À Al-Hamidiya, aucun plan d’évacuation n’avait été mis en place ; les soldats ont pris d’assaut la zone et expulsé physiquement les habitants sans prendre aucune disposition pour assurer leur sécurité, leur hébergement ou leur retour. Il n’y avait pas non plus d’hostilités en cours dans la zone pendant les expulsions, la construction d’installations militaires ou les démolitions de maisons, ni depuis.
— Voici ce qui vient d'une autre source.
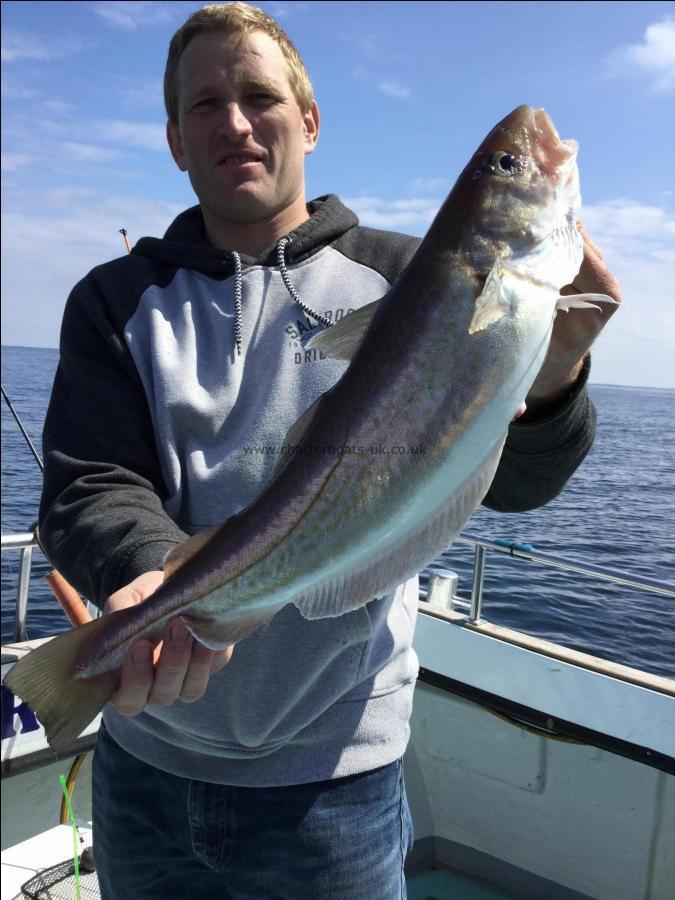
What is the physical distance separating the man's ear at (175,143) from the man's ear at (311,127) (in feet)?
1.53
Plutôt que de répondre à une menace immédiate, les forces israéliennes semblent avoir évacué et détruit des habitations dans le cadre d’une stratégie plus large visant à renforcer leur présence militaire. Même si les références des responsables du pays à une présence indéfinie ne prouvent pas à elles seules l’intention de déplacer définitivement les populations, les démolitions, la construction d’infrastructures militaires fixes et les restrictions d’accès continues rendent tout retour à court terme pratiquement impossible et contredisent toute affirmation selon laquelle le déplacement serait strictement temporaire.
La lettre de l’armée israélienne ne mentionnait pas spécifiquement ses actions à Jubata al-Khashab ni la détention en avril 2024 d’un jeune de 17 ans originaire du village, et ne fournissait aucune information sur les lieux de détention ni sur l’accès à un avocat ou à leur famille pour les sept autres détenus dont Human Rights Watch a documenté les cas.
Les autres gouvernements devraient suspendre leur soutien militaire à Israël tant que ses forces continueront de commettre en toute impunité des violations graves et généralisées, notamment des crimes de guerre. Les gouvernements devraient également revoir et, le cas échéant, suspendre leur coopération bilatérale et interdire le commerce avec les colonies de peuplement israéliennes, notamment sur le plateau du Golan syrien occupé.
Les États-Unis, l’Union européenne, le Royaume-Uni et d’autres pays devraient faire pression pour que les responsables de ces actes rendent des comptes dans le cadre de procédures relevant de la compétence universelle, et soutenir les procédures de la Cour pénale internationale (CPI). Ils devraient également imposer des sanctions ciblées à l’encontre des responsables israéliens coupables de violations graves et persistantes du droit international humanitaire, notamment le blocage du retour des Syriens déplacés, et les maintenir jusqu’à ce que des mesures vérifiables permettent un retour sûr, volontaire et digne des personnes déplacées, a déclaré Human Rights Watch.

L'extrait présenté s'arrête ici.